Conjecture. The only non-constant solutions are of the form $ f(x) = 1/(x^{2} - x + c) $ for some $c \in \Bbb{C}$.

By plugging $g(x) = 1/f(x)$ instead, the functional equation reduces to

$$ g(x+g(x)) = g(x)g(-x). \tag{1} $$

Step 1. Since $\text{(1)}$ is true for any real $x$, by the Identity Theorem this relation continues to hold on the Riemann sphere $\hat{\Bbb{C}} = \Bbb{C} \cup \{\infty\}$, where $g$ is holomorphic as mapping $\hat{\Bbb{C}} \to \hat{\Bbb{C}}$. What we want to prove first is as follows:

Claim. $g(\infty) = \infty$.

Assume that $g(\infty) \neq \infty$. Since $g$ is non-constant, the Liouville's Theorem tells us that $g$ must have a pole at some $x_{0} \in \Bbb{C}$. Then $g(x_{0}) = \infty$ shows that

$$ g(-x_{0})= \frac{g(x_{0}+g(x_{0}))}{g(x_{0})} = \frac{g(\infty)}{\infty} = 0 $$

and hence $g(x) = (x+x_{0})^{m}h(x)$ for some $m \geq 1$ and rational $h$ with $h(-x_{0}) \neq 0$. Thus in view of the relation $\text{(1)}$, we have

\begin{align*} g(-x) = \frac{g(x+g(x))}{g(x)} &= \frac{(x+x_{0}+(x+x_{0})^{m}h(x))^{m}h(x+g(x))}{(x+x_{0})^{m}h(x)} \\ &= \frac{(1+(x+x_{0})^{m-1}h(x))^{m}h(x+g(x))}{h(x)}. \end{align*}

Taking $x \to -x_{0}$ we obtain $g(x_{0}) \neq \infty$, which contradicts our assumption. Therefore the claim follows.

Step 2. Now we have two cases:

  1. $x + g(x) \to \infty$ as $x \to \infty$.
  2. $x + g(x) \to \alpha$ for some $\alpha \in \Bbb{C}$ as $x \to \infty$. In other words, $g(x) = -x + \alpha + h(x)$ for some $h(x)$ vanishing at $x = \infty$.

We consider the case 1. Our claim is the the conjecture is true in this case.

Claim. $g(x)$ is of the form $x^{2} - x + c$ in the case 1.

By the Step 1, $g(x) \sim A x^{d}$ as $x \to \infty$ for some $d \geq 1$ and $A \neq 0$. Then the assertion of the case 1 says that $x + g(x) \sim A'x^{d}$ (where $A' = A$ if $d \geq 2$ and $A' = A+1 \neq 0$ if $d=1$).

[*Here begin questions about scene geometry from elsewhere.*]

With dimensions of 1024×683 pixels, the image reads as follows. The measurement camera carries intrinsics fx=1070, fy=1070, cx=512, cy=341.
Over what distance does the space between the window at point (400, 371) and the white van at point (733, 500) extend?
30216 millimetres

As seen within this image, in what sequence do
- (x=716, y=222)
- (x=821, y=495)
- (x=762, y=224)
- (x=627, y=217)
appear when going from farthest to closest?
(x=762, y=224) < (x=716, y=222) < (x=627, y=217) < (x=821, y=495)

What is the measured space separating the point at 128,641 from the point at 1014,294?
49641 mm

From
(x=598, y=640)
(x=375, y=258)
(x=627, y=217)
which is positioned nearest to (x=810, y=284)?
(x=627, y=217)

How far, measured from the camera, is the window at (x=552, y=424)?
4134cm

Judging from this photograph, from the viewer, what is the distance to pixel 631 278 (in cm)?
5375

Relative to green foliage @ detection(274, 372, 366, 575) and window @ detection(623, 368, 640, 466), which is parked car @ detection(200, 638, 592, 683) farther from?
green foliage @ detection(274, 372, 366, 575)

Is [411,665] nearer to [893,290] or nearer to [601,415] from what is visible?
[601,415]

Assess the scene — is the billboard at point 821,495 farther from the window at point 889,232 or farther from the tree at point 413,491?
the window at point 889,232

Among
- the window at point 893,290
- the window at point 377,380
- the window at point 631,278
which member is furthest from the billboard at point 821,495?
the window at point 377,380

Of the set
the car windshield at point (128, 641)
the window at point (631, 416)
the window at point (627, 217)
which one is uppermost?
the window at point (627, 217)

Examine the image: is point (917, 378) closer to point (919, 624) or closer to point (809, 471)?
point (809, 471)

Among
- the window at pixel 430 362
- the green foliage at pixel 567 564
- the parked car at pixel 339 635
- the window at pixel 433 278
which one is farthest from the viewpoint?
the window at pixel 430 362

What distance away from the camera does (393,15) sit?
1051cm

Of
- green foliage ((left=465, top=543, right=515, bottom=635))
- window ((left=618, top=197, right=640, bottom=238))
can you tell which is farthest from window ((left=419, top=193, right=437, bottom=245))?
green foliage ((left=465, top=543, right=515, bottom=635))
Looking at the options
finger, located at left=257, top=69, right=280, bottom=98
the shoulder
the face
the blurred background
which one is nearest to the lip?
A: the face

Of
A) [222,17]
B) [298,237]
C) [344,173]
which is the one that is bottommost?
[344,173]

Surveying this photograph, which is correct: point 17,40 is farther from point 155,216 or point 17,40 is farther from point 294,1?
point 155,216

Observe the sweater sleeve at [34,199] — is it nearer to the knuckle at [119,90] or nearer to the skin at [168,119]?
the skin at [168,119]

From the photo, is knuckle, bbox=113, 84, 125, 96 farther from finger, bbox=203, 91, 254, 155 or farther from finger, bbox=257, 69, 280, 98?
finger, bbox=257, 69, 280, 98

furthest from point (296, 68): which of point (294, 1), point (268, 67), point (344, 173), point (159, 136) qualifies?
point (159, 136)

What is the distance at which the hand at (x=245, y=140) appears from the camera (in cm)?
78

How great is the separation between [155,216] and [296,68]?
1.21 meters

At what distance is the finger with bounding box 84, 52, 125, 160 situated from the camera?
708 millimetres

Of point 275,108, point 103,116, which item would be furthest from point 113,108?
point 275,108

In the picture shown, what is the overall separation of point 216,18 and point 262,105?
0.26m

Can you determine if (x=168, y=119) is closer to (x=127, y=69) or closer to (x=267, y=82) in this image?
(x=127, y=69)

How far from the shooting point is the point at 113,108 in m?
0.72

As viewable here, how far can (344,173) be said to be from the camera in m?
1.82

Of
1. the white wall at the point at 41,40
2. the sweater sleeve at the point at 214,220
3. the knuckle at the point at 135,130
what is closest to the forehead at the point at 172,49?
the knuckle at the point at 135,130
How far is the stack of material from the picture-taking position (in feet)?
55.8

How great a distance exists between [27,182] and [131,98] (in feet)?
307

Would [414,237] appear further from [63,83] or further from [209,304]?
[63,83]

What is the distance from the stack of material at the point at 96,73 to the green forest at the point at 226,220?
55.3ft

So we have

$$ AA'^{d}x^{d^{2}} \sim g(x+g(x)) = g(x)g(-x) \sim A^{2}(-1)^{d} x^{2d}. $$

Comparing both the exponent and the coefficient, we have $d = 2$ and $A = 1$. This allows us to expand $g$ as the Laurent series at $x = \infty$ by

$$ g(x) = x^{2} + bx + c + \sum_{n=1}^{\infty} \frac{a_{n}}{x^{n}} \quad \text{as } x \to \infty. $$ Plugging this to $\text{(1)}$ and comparing both sides up to degree 3, we have

$$ 0 = g(x+g(x)) - g(x)g(-x) = 2(b+1)x^{3} + \mathcal{O}(x^{2}) \quad \text{as } x \to \infty $$

and hence $b = -1$. So it remains to show that $a_{n} = 0$ for all $n \geq 1$. To this end, assume otherwise and let $m$ be the smallest positive integer for which $a_{m} \neq 0$. Then we can write

$$ g(x) = x^{2} - x + c + \frac{h(x)}{x^{m}}, \quad \text{where} \quad h(x) = \sum_{n=0}^{\infty} \frac{a_{n+m}}{x^{n}}. $$

Then $h(x)$ is a rational function with $h(\infty) = a_{m}$ and plugging this to $\text{(1)}$,

\begin{align*} 0 &= x^{2n}\{ g(x+g(x)) - g(x)g(-x) \} \\ &= (x^{2} - x + c)\{ h(x) - (-1)^{m} h(-x) \} - h(x) + \mathcal{O}(x^{-1}). \end{align*}

Expanding the last expression and comparing the coefficients shows that in any cases we must have $a_{m} = 0$, a contradiction! Therefore $a_{n} = 0$ for any $n$ and the conjecture is true in the case 1. ////

Unfortunately, I have no idea how to deal with the exceptional case 2.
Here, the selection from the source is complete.